[OpenAFS] sprintf -> snprintf...

Sat, 28 Jun 2003 13:03:42 -0400 (EDT)

I'm joining this thread a bit late, since I don't get to read the list on
a regular basis.  I'll try to keep up with this, though.

On Thu, 26 Jun 2003, Russ Allbery wrote:

> I'm not entirely sure where you got your snprintf from; I have another
> version with slightly different floating point support (it doesn't use the
> native sprintf and is therefore safe, but it doesn't work for floating
> point numbers whose integer component won't fit into the largest available
> integer type) that's used for INN and wget, among other packages.  Let me
> know if you want a copy.

Actually, I wrote it from scratch a while back, for use in a couple of
projects I was working on, both personally and for work.  The goal was to
provide a well-behaved drop-in replacement for vsnprintf and its
derivatives that would support any formats that were thrown at it, and
which could be counted on to correctly limit its output to the requested
length.  It replaced the "compatibility" version we were previously using
here, which simply called sprintf and ignored the length argument.

Sadly, I've not been quite as good as I should at keeping the various
copies in sync.  I'll attempt to correct this by publishing a reference
version, containing all the bug fixes I know about to date, and whatever
additional features we end up deciding are needed.

The use of the system sprintf for floating-point formats was purely an
expediency; I needed something portable and didn't have the time or
inclination to roll my own floating-point formatter.  I'd be quite
interested in using yours, provided there are no licensing problems.
I think the limitation on the size of the integer component is probably
something we can live with, at least for a while.

I'd also be interested in your test suite; when I wrote this, I didn't
have any systematic way of testing it, and it showed -- somehow, it
managed to escape for quite some time emitting octal representations for
%x !   In fact, I see that you've already posted it.

As has been pointed out, we don't implement a number of newer features:

- a,A for hex-formatted floating point numbers
- C,S, and the use of 'l' on c,s to convert multibyte characters
- Length specifiers other than h,l.  There are many of these, not all
  of which are standard, but hh,ll,L,q are widely recognized, and I
  see no reason not to support them.  Also of interest is 'j', which is
  the "largest integer size we support"  specifier.  This addresses
  precisely the problem that Lindsay Todd described.
- The single-quote flag, which specifies the use of local-dependent
  thousands separators in decimal and floating-point conversions.
- The glibc extension flag 'I', which specifies the use of
  locale-dependent alternate digits for decimal integer conversions.
- p for formatting pointers, because though old, it's non-portable

However, we do support an additional format specifier of our own, also
'I', for formatting dotted-quad IP addresses.  I'm actually a little
disappointed at glibc's choice of this character for an extension _flag_,
but there's not much to do about that.  I'm open to suggestions for an
alternate specifier to be used for IPv4 addresses (and perhaps someday,,
with an 'l' length specifier, IPv6 addresses).

I chose not to support positional argument notation because it's somewhat
of a pain to get right, and because at the time, the only use I could see
for it was an in inherently-insecure situation where a user with no
control over the arguments nonetheless got to specify the format string.
I now see its applications in internationalization, but I'm not sure I
know how to go about properly handling these.  I suspect I'd have to do
two complete passes over the format string.

Finally, the issue of return values.  As the Linux man page points out,
C99 and SUSv2 differ on this point.  C99 specifies a return value
indicating the length of the formatted string, whether or not it fits in
the buffer provided, while SUSv2 specifies a return value less than 0 if
the string does not fit.  At the time, I chose the SUSv2 interpretation
because it was what most of the platforms (and all of the code) that I
cared about expected, and because it was slightly easier to implement.

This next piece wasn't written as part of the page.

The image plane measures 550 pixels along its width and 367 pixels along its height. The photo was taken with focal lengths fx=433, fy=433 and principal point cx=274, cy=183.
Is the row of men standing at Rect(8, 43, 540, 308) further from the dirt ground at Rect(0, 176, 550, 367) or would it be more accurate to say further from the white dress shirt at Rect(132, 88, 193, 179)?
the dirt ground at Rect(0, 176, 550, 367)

I
do see the advantage of the C99 approach, and I'd be happy to switch to
that model.

I'm going to propose the following changes:
- merge in any bug fixes from CMU and OpenAFS
- add russ's floating-point code, subject to licensing constraints
- add support for hh,ll,L,q,j
- add compile-time conditionals to control whether the IP address
  specifier is support, and whether it appears as 'I', some new
  character, or both
- add support for positional parameter notation
- add a compile-time option to select return value semantics
- fix any more bugs found by the test suite

Most of these should take relatively little time; I suspect I can do
everything except the positional-parameter implementation in a day or so.
Once I have, I'll publish a copy somewhere on grand.central.org, and
forward it to Derrick so he can update what's in openafs.

Commants?

-- Jeff